Well, the professor has recently enlightened everyone with this nugget of Phd arcana:

"The shares of the tax burden add up to 100%."

Apparently in the belief that it thus doesn't matter what the size of each quintile's share is (since it is now inconvenient to notice that the highest ones pay not only the highest share, but, since Reagan, an increasing one).

I'm assuming that the rationale for ignoring that is the Krugmanesque claim: "Yeah, but what about payroll tax". Ignoring that the payroll tax is REBATED (eventually, if you live long enough)via a formula that disadvantages higher income "contributors" (to use a term popularized by Prof. DeLong's former employer).

Paul Zrimsek

Notice that the shift in the burden is now from current taxpayers to future taxpayers-- not, as before, from the rich to the middle class. I hereby claim credit for the rowback, and begin to understand why Luskin spends so much time hounding poor Dan Okrent. What a feeling of power!

Patrick R. Sullivan

Again, Paul, you've shown yourself to be the doppelganger of Albert Brooks in "Broadcast News"; you say it here, and it comes out there.

Patrick R. Sullivan

Btw, speaking of Krugman, Harry Truman must be rolling over in his grave at the latest juggling act of a non-one-armed economist:


"though [Fahrenheit 9-11] has yet to be caught in any major factual errors"
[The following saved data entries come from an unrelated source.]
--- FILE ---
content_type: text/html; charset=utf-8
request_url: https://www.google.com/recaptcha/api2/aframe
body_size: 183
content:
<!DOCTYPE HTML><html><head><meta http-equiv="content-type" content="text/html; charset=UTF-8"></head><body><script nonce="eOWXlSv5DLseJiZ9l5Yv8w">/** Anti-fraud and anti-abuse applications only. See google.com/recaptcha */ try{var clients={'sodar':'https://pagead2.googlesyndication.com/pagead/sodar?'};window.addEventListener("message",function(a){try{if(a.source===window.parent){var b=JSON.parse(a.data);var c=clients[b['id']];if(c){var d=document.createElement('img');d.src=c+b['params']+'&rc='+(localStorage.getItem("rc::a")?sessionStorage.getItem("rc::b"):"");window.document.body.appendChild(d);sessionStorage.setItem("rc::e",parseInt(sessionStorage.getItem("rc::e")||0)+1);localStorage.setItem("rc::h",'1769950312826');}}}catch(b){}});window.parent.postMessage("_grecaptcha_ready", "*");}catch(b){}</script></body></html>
Stays in the same air with:

"The film suggests that Mr. Bush and his good friend Prince Bandar bin Sultan, the ambassador known to the family as Bandar Bush, have tried to cover up the extent of Saudi involvement in terrorism. This may or may not be true.'


"Viewers may come away from Mr. Moore's movie believing some things that probably aren't true."

Just as long as the don't catch on, we're in the clear.